» **TÂCHE COURTE**: Modifie le passage de la critique d'El Estudiante qui va de « C’est que la » jusqu'à « genre de parcours. » en remplaçant « opportunisme » par « pragmatisme », puis redonne ce passage en entier.

El Estudiante débute sur le dos de Roque (Esteban Lamothe), tandis qu’il déambule entre les salles de cours de l’Université de Buenos Aires, et se termine sur un plan fixe de son visage lorsqu’il rejette avec conviction une proposition de monter en grade auprès du nouveau recteur. Allant de la nuque (côté face) aux yeux du personnage (côté pile), d’une silhouette indistincte à une identité réelle, le premier long métrage de Santiago Mitre esquisse, à travers l’évolution de son protagoniste, le schéma d’un parcours initiatique au sein des mouvements politiques étudiants et de la société argentine des années Kirchner. Avec, en point d’orgue, une prise de conscience éthique pour son personnage qui papillonne de fleur en fleur (du sexe opposé aux postes politiques) au gré de ses rencontres. Avec pour seule conviction, au départ, la présence d’une femme, Paula (Romina Paula), enseignante engagée politiquement au sein du parti universitaire Brecha (« brèche » en français : tout un programme). Femme avec laquelle Roque est mis en concurrence par le réalisateur, comme si l’un et l’autre, pourtant amants, ne pouvaient occuper la même place en même temps, dans le champ visuel comme en politique.

C’est que la politique, comme l’amour, fonctionne à la façon du jeu des chaises musicales : à chaque tour, il faut que le participant prenne la place de quelqu’un d’autre. Le parcours de Roque est ainsi déterminé par un certain opportunisme. Car le film veut être aussi le récit d’une montée en puissance, celle d’un jeune homme que les occasions invitent à grimper rapidement les marches des responsabilités. Il semblerait que Mitre ait demandé à Esteban Lamothe de visionner le film de Jacques Audiard, Un prophète (2009), afin de s’inspirer de l’ascension fulgurante du personnage joué par Tahar Rahim : une manière supplémentaire de lier subtilement les carrières politiques et criminelles, tout en soulignant le cynisme inhérent à ce genre de parcours.

Film activiste pour personnage actif

Santiago Mitre édifie son œuvre avec intelligence et subtilité. El Estudiante est un film long, bavard et dénué de projet esthétique ; une voix off désagréable vient de temps à autres fournir des précisions sur les évènements ou les changements dans le caractère de Roque, venant alourdir inutilement le récit ; les multiples tours et détours du scénario, entre références à l’histoire politique argentine du XXe siècle et démonstrations stratégiques au sein des mouvements étudiants, pourraient laisser quelques spectateurs en arrière. Ce serait dommage. Car le réalisateur puise dans un vaste champ référentiel qui va du style documentaire, avec une caméra portée à l’épaule, au cinéma militant, tourné avec trois francs six sous, en passant par une stimulante mise en relief des paradigmes politiques. Citer Machiavel et Rousseau n’a rien de gratuit dans un film qui, non content de se poser comme une œuvre militante, a été produit et tourné de façon quasiment clandestine : production menée par la propre société de Mitre, 30 000 dollars de budget, absence de subventions de l’État, aide bienvenue de l’Université de Buenos Aires et des mouvements étudiants, prise de vues sauvages dans les couloirs de la fac, tournage étalé sur sept mois au gré des disponibilités des comédiens et des locaux… Voilà une œuvre dont la forme et la genèse font efficacement écho à ses thématiques. Et tant pis si des scories viennent alourdir le propos ou gêner en partie la démonstration.

» **EXTRAIT SOURCE**:
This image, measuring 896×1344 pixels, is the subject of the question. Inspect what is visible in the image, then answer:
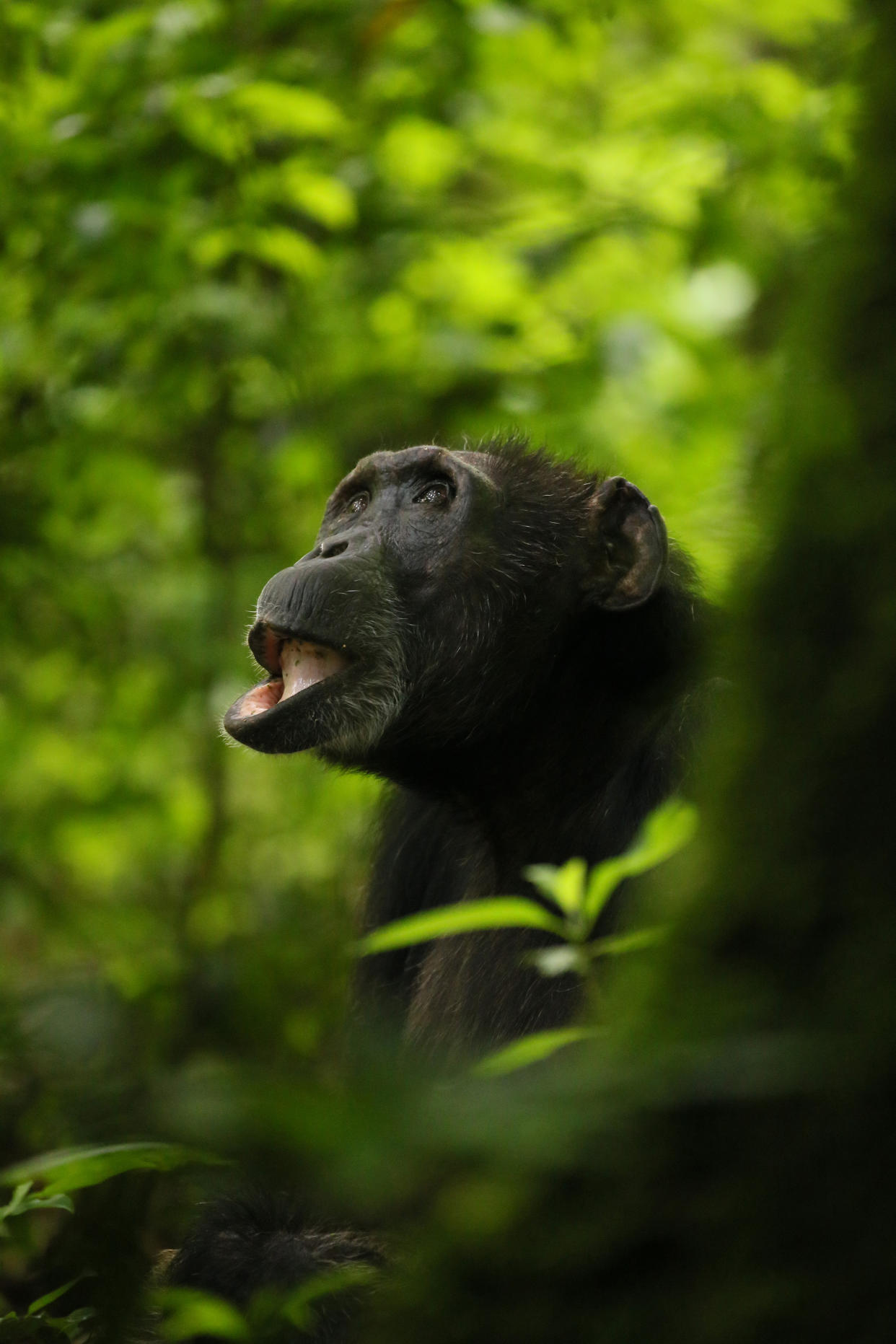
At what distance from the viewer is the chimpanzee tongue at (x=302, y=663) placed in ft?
11.4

» **RÉPONSE RÉDIGÉE**:
C’est que la politique, comme l’amour, fonctionne à la façon du jeu des chaises musicales : à chaque tour, il faut que le participant prenne la place de quelqu’un d’autre. Le parcours de Roque est ainsi déterminé par un certain pragmatisme. Car le film veut être aussi le récit d’une montée en puissance, celle d’un jeune homme que les occasions invitent à grimper rapidement les marches des responsabilités. Il semblerait que Mitre ait demandé à Esteban Lamothe de visionner le film de Jacques Audiard, Un prophète (2009), afin de s’inspirer de l’ascension fulgurante du personnage joué par Tahar Rahim : une manière supplémentaire de lier subtilement les carrières politiques et criminelles, tout en soulignant le cynisme inhérent à ce genre de parcours.